Begin

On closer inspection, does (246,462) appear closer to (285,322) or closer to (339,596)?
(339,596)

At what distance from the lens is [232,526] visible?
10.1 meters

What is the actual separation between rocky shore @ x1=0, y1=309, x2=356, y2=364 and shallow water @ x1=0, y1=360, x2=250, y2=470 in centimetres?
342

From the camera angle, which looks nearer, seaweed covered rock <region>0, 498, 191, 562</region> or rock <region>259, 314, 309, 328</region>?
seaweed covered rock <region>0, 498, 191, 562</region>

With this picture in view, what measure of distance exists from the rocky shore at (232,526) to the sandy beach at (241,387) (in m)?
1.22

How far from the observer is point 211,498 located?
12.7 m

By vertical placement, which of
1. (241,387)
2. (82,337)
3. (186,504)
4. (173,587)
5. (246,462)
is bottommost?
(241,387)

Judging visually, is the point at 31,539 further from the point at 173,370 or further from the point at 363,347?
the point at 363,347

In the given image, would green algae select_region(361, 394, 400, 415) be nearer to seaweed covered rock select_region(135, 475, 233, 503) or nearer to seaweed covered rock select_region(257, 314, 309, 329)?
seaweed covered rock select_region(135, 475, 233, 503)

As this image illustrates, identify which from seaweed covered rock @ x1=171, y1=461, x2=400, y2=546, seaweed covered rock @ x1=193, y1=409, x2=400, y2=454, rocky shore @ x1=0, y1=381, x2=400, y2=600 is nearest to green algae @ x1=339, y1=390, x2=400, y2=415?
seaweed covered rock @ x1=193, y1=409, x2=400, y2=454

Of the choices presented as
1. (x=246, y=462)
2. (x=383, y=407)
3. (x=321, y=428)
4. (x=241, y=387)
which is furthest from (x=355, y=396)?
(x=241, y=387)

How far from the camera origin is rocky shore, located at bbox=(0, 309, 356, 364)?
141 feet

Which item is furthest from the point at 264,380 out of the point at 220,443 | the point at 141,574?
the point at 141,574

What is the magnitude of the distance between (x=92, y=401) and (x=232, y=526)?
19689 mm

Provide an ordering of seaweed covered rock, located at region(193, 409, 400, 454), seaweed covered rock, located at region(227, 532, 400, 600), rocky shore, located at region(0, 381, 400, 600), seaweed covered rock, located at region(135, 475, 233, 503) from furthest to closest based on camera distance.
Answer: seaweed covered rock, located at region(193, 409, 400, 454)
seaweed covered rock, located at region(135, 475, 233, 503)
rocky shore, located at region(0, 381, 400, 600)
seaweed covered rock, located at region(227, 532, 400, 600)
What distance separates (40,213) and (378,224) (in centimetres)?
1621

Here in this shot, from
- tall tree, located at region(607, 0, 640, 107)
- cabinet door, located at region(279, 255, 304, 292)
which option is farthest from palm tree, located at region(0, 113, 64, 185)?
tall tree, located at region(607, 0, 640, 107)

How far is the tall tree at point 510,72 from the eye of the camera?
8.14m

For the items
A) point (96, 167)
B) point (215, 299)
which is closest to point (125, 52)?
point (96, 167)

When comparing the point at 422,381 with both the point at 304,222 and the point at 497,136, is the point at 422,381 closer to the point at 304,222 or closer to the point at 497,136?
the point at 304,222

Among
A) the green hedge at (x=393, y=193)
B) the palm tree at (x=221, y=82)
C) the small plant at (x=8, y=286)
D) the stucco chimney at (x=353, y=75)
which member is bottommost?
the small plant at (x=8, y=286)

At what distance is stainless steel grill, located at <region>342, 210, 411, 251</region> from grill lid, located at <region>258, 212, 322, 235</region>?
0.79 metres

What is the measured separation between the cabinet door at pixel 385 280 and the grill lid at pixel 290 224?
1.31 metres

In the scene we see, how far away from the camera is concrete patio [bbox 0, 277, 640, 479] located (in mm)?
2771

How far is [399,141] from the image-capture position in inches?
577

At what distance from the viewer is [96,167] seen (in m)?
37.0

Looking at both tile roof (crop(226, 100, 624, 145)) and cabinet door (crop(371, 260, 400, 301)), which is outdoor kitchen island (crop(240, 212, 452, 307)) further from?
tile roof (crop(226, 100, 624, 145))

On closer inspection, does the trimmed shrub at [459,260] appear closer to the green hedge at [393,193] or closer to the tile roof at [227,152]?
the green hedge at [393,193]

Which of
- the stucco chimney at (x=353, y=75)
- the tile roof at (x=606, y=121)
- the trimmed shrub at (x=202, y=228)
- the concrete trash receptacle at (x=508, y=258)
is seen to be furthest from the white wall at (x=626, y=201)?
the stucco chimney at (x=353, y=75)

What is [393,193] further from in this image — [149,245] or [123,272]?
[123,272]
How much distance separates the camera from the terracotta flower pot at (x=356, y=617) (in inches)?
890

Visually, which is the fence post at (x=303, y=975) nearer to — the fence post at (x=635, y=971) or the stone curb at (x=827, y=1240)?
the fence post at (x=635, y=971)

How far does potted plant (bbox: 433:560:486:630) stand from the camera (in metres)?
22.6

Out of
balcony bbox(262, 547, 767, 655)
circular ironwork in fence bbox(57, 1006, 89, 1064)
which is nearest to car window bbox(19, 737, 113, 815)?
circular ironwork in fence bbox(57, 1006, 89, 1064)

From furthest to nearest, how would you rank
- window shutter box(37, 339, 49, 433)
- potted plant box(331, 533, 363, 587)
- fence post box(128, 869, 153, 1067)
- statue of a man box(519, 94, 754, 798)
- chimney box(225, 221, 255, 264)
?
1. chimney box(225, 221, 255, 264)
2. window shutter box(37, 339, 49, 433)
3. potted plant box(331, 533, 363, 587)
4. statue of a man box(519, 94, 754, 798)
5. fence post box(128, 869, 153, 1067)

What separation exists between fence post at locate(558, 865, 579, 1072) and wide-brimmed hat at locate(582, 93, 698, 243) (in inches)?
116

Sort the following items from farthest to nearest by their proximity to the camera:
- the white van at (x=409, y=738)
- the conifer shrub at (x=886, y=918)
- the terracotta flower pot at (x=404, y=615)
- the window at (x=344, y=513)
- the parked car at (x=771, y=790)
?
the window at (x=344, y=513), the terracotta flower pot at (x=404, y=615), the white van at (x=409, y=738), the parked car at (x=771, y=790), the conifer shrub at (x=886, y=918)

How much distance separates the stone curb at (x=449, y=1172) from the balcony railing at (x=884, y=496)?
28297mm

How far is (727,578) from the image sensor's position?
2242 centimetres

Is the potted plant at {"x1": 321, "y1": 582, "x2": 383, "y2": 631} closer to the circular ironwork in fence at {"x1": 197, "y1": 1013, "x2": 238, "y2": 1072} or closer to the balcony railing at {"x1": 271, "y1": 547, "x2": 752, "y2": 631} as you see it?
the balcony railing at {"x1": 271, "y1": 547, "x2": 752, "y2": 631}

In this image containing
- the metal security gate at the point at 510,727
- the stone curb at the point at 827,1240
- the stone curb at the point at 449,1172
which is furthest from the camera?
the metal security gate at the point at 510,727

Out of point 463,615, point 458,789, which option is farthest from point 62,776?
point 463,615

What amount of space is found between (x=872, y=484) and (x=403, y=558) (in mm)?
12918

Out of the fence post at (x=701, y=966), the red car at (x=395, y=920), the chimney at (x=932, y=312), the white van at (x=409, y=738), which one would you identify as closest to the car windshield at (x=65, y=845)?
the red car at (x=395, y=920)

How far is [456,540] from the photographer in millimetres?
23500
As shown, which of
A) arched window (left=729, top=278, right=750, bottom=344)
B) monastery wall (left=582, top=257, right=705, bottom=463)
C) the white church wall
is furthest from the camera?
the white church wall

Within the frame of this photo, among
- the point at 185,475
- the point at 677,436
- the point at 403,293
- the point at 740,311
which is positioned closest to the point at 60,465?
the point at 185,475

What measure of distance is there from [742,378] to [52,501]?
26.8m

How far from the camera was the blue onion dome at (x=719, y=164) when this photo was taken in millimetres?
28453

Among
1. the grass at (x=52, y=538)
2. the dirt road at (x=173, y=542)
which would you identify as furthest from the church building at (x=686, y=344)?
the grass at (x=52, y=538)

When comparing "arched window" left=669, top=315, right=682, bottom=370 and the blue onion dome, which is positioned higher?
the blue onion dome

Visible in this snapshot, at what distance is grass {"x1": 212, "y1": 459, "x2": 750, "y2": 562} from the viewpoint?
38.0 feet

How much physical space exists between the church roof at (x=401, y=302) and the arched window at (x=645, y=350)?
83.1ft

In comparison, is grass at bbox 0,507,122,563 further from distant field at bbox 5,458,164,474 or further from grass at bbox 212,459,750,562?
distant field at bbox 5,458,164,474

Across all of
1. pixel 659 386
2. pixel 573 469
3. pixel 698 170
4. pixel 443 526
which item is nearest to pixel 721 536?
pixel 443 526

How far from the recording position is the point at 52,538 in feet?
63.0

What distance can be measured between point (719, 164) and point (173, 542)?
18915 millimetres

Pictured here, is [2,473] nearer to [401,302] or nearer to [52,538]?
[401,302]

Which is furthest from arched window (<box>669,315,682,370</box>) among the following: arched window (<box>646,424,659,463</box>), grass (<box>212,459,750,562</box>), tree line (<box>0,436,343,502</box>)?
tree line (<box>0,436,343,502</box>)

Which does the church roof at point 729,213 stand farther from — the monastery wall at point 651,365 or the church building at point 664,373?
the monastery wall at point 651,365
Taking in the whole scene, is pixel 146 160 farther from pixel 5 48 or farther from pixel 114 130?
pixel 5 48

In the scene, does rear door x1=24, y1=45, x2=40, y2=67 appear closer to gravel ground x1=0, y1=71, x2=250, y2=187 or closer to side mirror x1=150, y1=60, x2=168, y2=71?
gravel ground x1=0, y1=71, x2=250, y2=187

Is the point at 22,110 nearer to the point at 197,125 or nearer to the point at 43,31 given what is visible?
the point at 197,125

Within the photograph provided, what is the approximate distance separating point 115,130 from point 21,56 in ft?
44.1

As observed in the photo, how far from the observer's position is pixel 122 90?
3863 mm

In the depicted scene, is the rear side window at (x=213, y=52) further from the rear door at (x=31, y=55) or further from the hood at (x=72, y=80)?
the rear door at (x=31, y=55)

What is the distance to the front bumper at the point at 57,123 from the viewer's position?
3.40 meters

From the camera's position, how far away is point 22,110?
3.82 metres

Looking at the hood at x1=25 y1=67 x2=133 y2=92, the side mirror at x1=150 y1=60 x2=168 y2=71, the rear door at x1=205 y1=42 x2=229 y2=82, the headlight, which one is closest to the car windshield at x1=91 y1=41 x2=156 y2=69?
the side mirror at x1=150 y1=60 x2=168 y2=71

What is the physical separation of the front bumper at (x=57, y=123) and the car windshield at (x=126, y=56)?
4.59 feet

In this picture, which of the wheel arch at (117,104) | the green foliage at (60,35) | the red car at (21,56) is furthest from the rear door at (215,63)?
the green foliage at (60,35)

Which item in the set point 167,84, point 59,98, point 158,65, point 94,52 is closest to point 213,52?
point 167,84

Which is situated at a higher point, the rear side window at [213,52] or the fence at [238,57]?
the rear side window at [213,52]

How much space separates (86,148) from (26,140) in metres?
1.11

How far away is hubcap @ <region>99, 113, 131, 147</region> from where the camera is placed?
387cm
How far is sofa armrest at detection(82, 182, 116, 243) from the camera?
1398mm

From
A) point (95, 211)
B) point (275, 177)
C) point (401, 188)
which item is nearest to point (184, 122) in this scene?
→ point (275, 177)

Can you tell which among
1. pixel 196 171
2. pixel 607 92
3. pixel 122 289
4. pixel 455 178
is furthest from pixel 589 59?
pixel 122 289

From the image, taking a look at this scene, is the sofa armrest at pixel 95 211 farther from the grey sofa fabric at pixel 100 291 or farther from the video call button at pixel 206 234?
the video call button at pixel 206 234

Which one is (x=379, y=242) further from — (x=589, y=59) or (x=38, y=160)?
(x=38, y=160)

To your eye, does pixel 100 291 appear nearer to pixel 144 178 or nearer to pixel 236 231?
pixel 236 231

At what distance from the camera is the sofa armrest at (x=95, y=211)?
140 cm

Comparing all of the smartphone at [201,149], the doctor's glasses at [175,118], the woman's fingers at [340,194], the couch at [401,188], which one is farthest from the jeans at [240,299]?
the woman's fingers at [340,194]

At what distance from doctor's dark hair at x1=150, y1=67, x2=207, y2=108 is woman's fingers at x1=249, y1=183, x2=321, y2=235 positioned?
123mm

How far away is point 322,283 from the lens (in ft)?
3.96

End

• EXERCISE OBJECTIVE: Quote only the lines from the line containing "From the image, taking" through the end of the entries, keeping the first and the last.

• RESPONSE:
From the image, taking a look at this scene, is the sofa armrest at pixel 95 211 farther from the grey sofa fabric at pixel 100 291 or farther from the video call button at pixel 206 234?
the video call button at pixel 206 234

Which one is (x=379, y=242) further from — (x=589, y=59) or (x=38, y=160)?
(x=38, y=160)

To your eye, does pixel 100 291 appear nearer to pixel 144 178 or nearer to pixel 236 231?
pixel 236 231

At what distance from the camera is the sofa armrest at (x=95, y=211)?
140 cm

Comparing all of the smartphone at [201,149], the doctor's glasses at [175,118], the woman's fingers at [340,194], the couch at [401,188], which one is farthest from the jeans at [240,299]?
the woman's fingers at [340,194]

At what distance from doctor's dark hair at x1=150, y1=67, x2=207, y2=108 is woman's fingers at x1=249, y1=183, x2=321, y2=235 positioned?
123mm

How far away is point 322,283 from the lens (in ft)?
3.96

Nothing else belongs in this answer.